Overall I’m not too worried. There’s so much content in the newsletter that I seriously doubt a single idea could spread widely as a result of the newsletter -- inevitably some people won’t remember that particular idea. So we only need to worry about “big” ideas that are repeated often in the newsletter. The most salient example of that would be my general opposition to the Bostrom/Yudkowsky paradigm of AI safety, but it still seems quite prevalent amongst researchers. In addition I’d be really surprised if existing researchers were convinced of a “big” idea or paradigm solely because other researchers believed it (though they might put undue weight on it).
Is the newsletter worth it?
If the only benefit of the newsletter were the reputational effects, it would not be worth my time (even ignoring Richard and Dan’s time). However, I get enough thanks from people in the field that the newsletter must be providing value to them, even though I don’t have a great model of what the value is. My current best guess is that there is a lot of value, which makes the newsletter worth the cost, but I think there is a non-negligible chance that this would be reversed if I had a good model of what value everyone was getting from it.
Going forward
In which I figure out what about the newsletter should change in the future.
Structure of the newsletter
So far I’ve only talked about whether the newsletter is worthwhile as a whole. But of course we can also analyze individual aspects of the newsletter and figure out how important they are.
Opinions are probably the key feature of the newsletter. Many papers and blog posts are aimed more at appearing impressive rather than conveying facts. Even the ones that are truth seeking are subject to publication bias: they are written by people who think that the ideas within are important, and so will be biased towards positivity. As a result, an opinion from a researcher who didn't do the work can help contextualize the results that makes it easier for less involved readers to figure out the importance of the ideas. (As a corollary, I worry about the lack of a fresh perspective on posts that I write, but don’t see an obvious easy solution to that problem.) I think this also contributes to the success of Import AI and ChinAI, which are also quite heavy on opinions.
I think the summaries are also quite important. I aim for the longer summaries to be sufficiently informative that you don’t have to read the blog post / paper unless you want to do a deep dive and really understand the results. For papers, I often roughly aim for it to be more useful to read my summary than to read the abstract, intro, and conclusion of the paper. In the world where the newsletter didn’t have summaries, I think researchers would not keep up as much with the state of the field.
Overall, I think I’m pretty happy with the current structure of the newsletter, and don’t currently intend to change it. But if I get more clarity on what value the newsletter provides to researchers, I wouldn’t be surprised if I would change the structure as a result.

• **RECORDS SUPPLIED**:
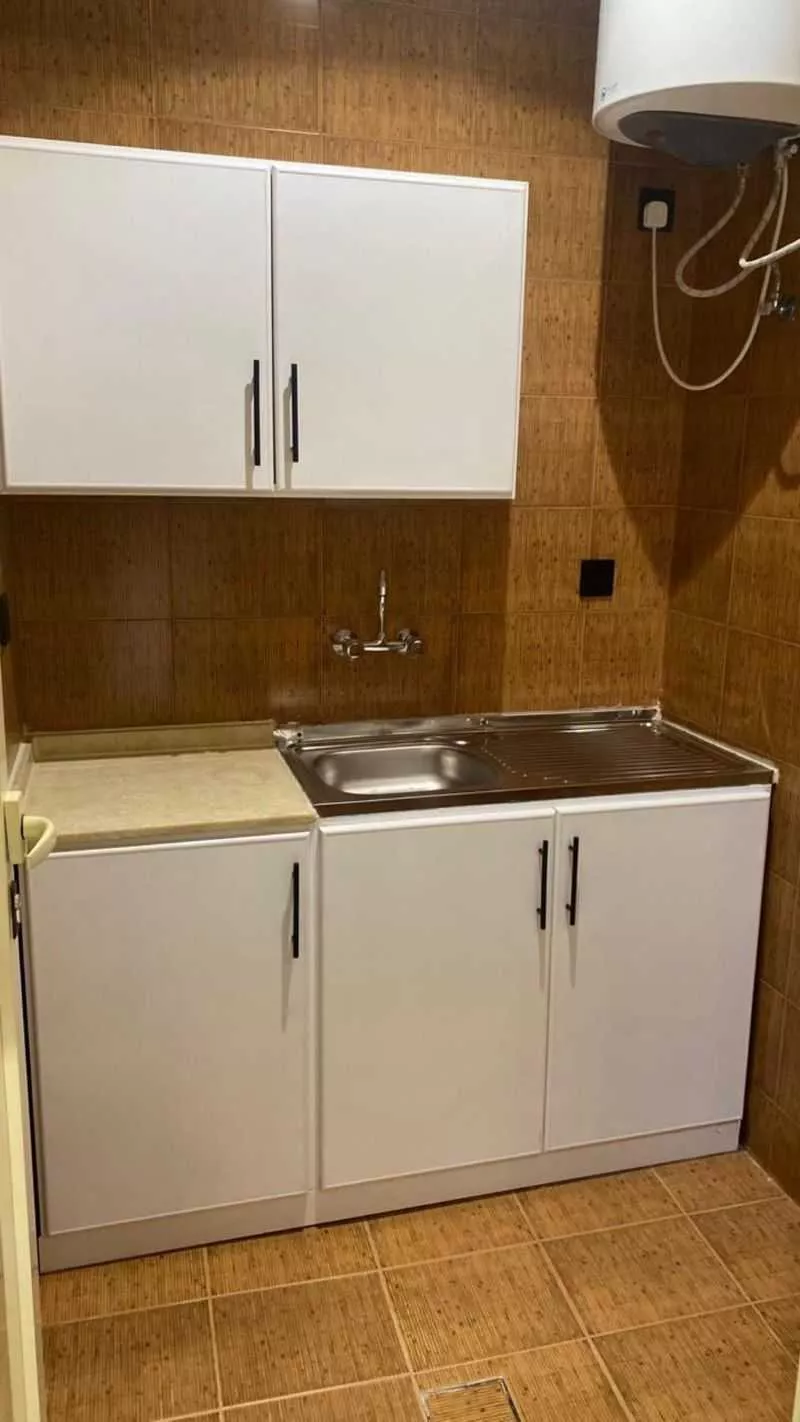 3 bedroom apartment in Shamasan, Abha 4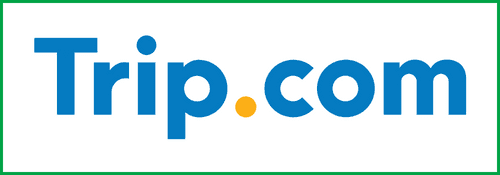 trip.com
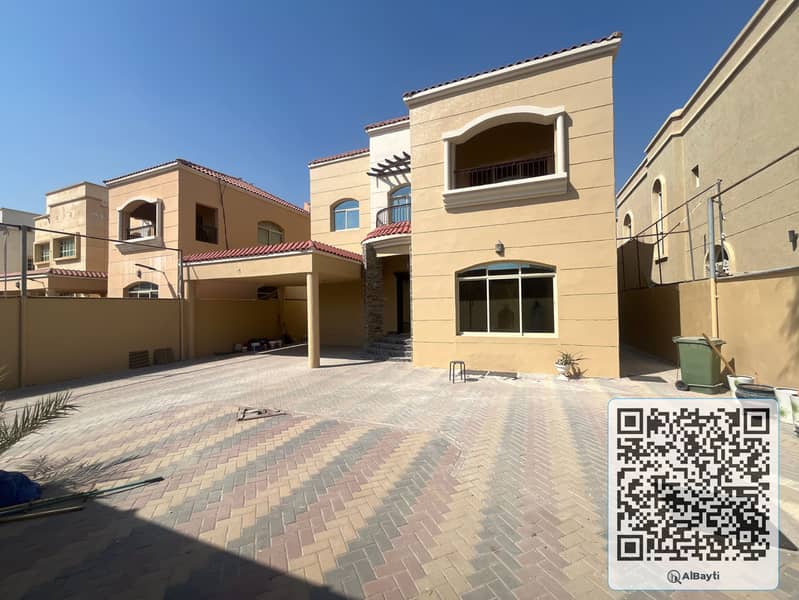 2 IMG_5975. jpg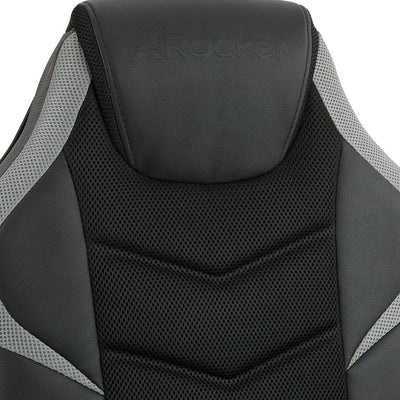 X Rocker Nemesis 2.1 Bluetooth Gaming Floor Rocker!

-Brand new in the box 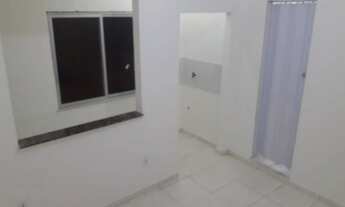 Imagem 6: Kitnet próximo a merck na Taquara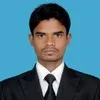 Jeebananda Nayak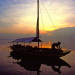 boyinboatinIndonesia0072-405x600_DM thumbnail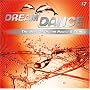 Dream Dance Vol.47 - 2 CD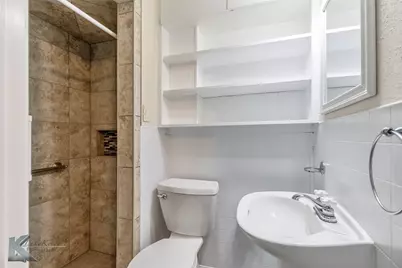 1326 Ross Avenue, Abilene, TX 79605 - Photo 18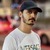 Kashif H.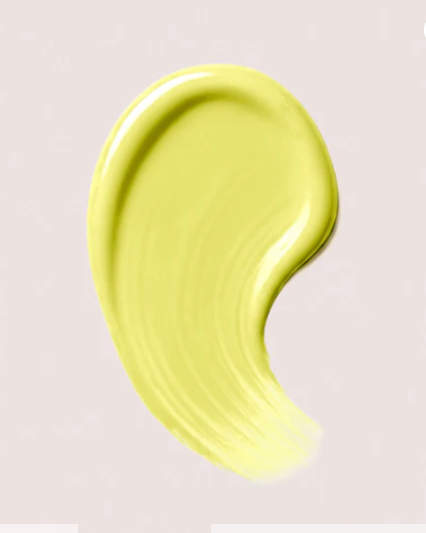 YN Bright Ombre Pat Gel Bundle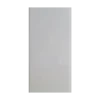 Gloss White PVC Ceiling Panel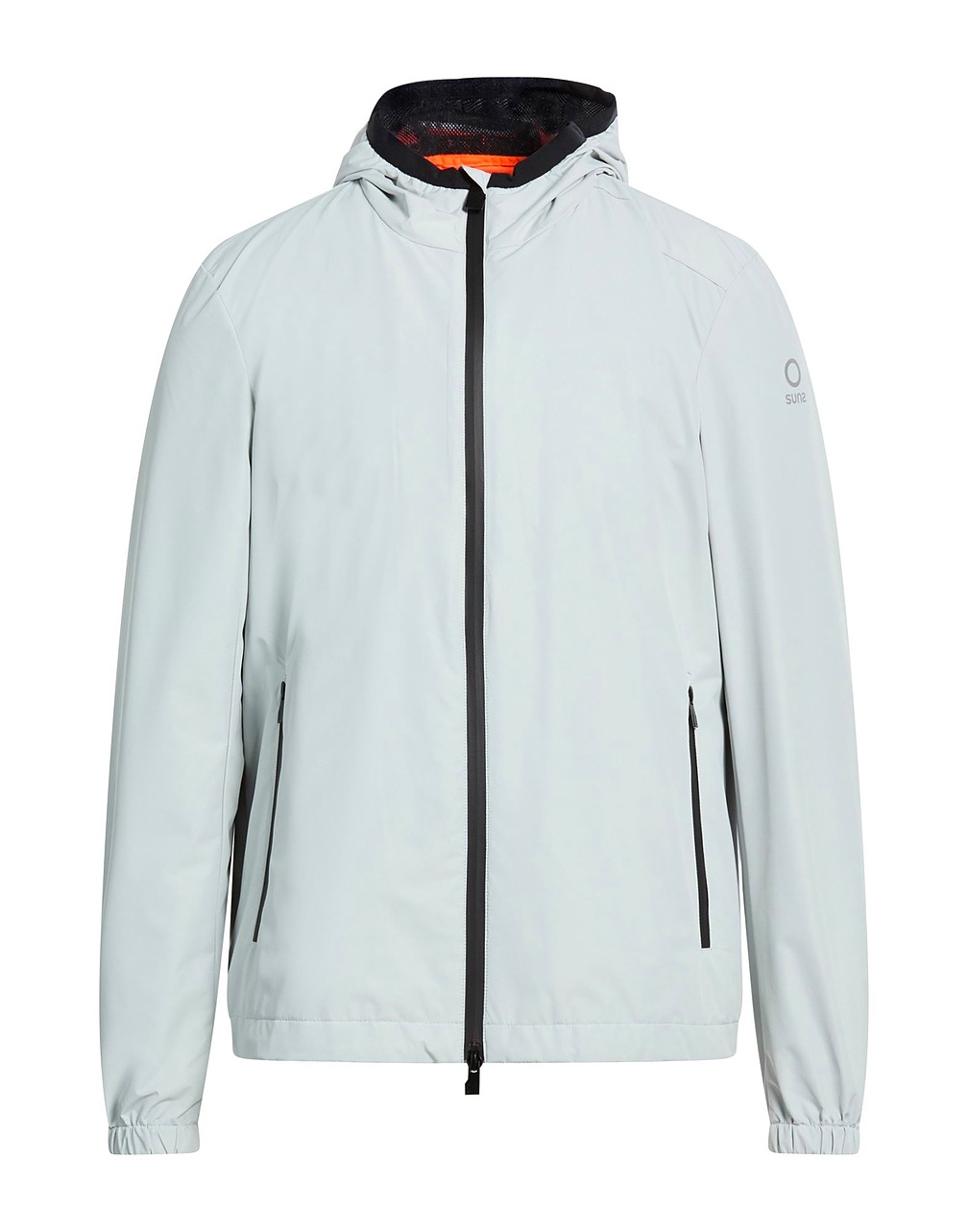 SUNS BOARDS - Jackets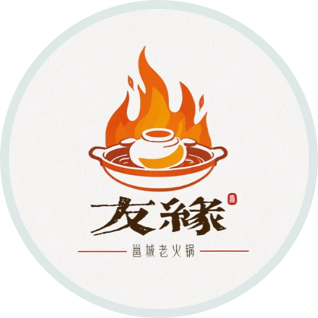 商户logo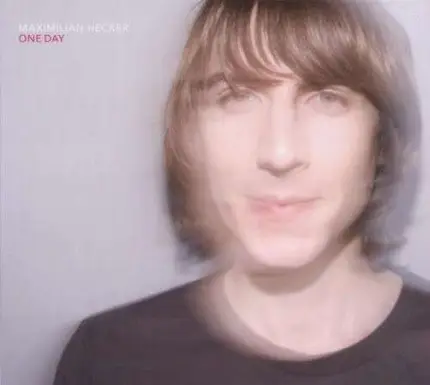 Maximilian Hecker - One Day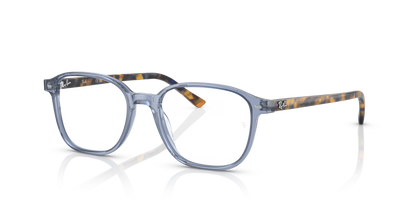 Designer frames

• **REQUIRED TASKS**:
1. In the newsletter text, which two other newsletters are said to be heavy on opinions too?
2. Restate the newsletter text from "Is the newsletter" to "in the future.", switching "reputational effects" to "reputation gains".
3. Carry on the newsletter text from the point where it stops.
The items come from a different source than the text.

• **YOUR RESPONSES**:
1. Import AI and ChinAI.

2.
Is the newsletter worth it?
If the only benefit of the newsletter were the reputation gains, it would not be worth my time (even ignoring Richard and Dan’s time). However, I get enough thanks from people in the field that the newsletter must be providing value to them, even though I don’t have a great model of what the value is. My current best guess is that there is a lot of value, which makes the newsletter worth the cost, but I think there is a non-negligible chance that this would be reversed if I had a good model of what value everyone was getting from it.
Going forward
In which I figure out what about the newsletter should change in the future.

3.
Scaling up
In the year that I’ve been writing the newsletter, the amount of writing that I want to cover has gone up quite a lot, especially with the launch of the Alignment Forum. I expect this will continue, and I won’t be able to keep up.
By default, I would cover less and less of it. However, it would be nice for the spreadsheet to be a somewhat comprehensive database of the AI safety literature. This is not what we currently have, because I often don’t cover good Agent Foundations work because it’s hard for me to understand and I don’t have pre-2018 content, but it is pretty good for the subfields of AI safety that I’m most knowledgeable about.
There has been some outsourcing of work as Richard Ngo and Dan Hendrycks have joined, but it still does not seem sustainable to continue this long-term, due to coordination challenges and challenges with maintaining quality. That said, it’s not impossible that this could work:
That said, in all of these cases, it feels better to instead just summarize a smaller fraction of all the work, especially since the newsletter is already long enough that people probably don’t read all of it, while still adding links to papers that I haven’t read to the spreadsheet. The main value of summarizing everything is having a more comprehensive spreadsheet, but I don’t think this is sufficiently valuable to warrant the approaches above. That said, I could imagine that this conclusion being overturned by having a better model of how the newsletter adds value for technical safety researchers.
Sourcing
So far, I have found papers and articles from newsletters, blogs, Arxiv Sanity and Twitter. However, Twitter has become worse over time, possibly because it has learned to show me non-academic stuff that is more attention-grabbing or controversial, despite me trying not to click on those sorts of things. Arxiv Sanity was my main source for academic work, but recently it’s been getting worse, and is basically not working any more, and I’m not sure why. So I’m now trying to figure out a new way to find relevant literature -- does anyone have suggestions?
If I continue to have trouble, I might summarize random academic papers I’m interested in instead of the ones that have come out very recently.
Appearance
It’s rather annoying that the newsletter is a giant wall of text; it’s probably not fun to read as a result. In addition to the categories, which were partly meant to give structure to the wall of text, I’ve been trying to break things into more paragraphs, but really it needs something much more drastic. However, I also don’t want it to be even more work to get a newsletter out.
So, if anyone wants to volunteer to make the newsletter visually nicer that would be appreciated, but it shouldn’t cost me too much more time (maybe half an hour a week, if it was significantly nicer). One easy possibility would be to include an image at the beginning of the newsletter -- any suggestions for what should go there?
Future of the newsletter
Given the uncertainty of the value of the newsletter, it’s not inconceivable that I decide to stop writing it in the future, or scale back significantly. That said, I think there is value in stability. It is generally bad for a project to have “fits and starts” where its quality varies with the motivation of the person running them, or for the project to potentially be cancelled solely based on how valuable the creator thinks it is. (I’m aware I haven’t argued for this; feel free to ask me about it if it seems wrong.)
Due to this and related reasons, when I started the newsletter, I had an internal commitment to continue writing it for at least six months, as long as most other people thought it was still valuable. Obviously, if everyone agreed that the newsletter was not useful or actively harmful, then I’d stop writing it: this is more to deal with the case where I no longer think the newsletter is useful, even though other people think it is useful.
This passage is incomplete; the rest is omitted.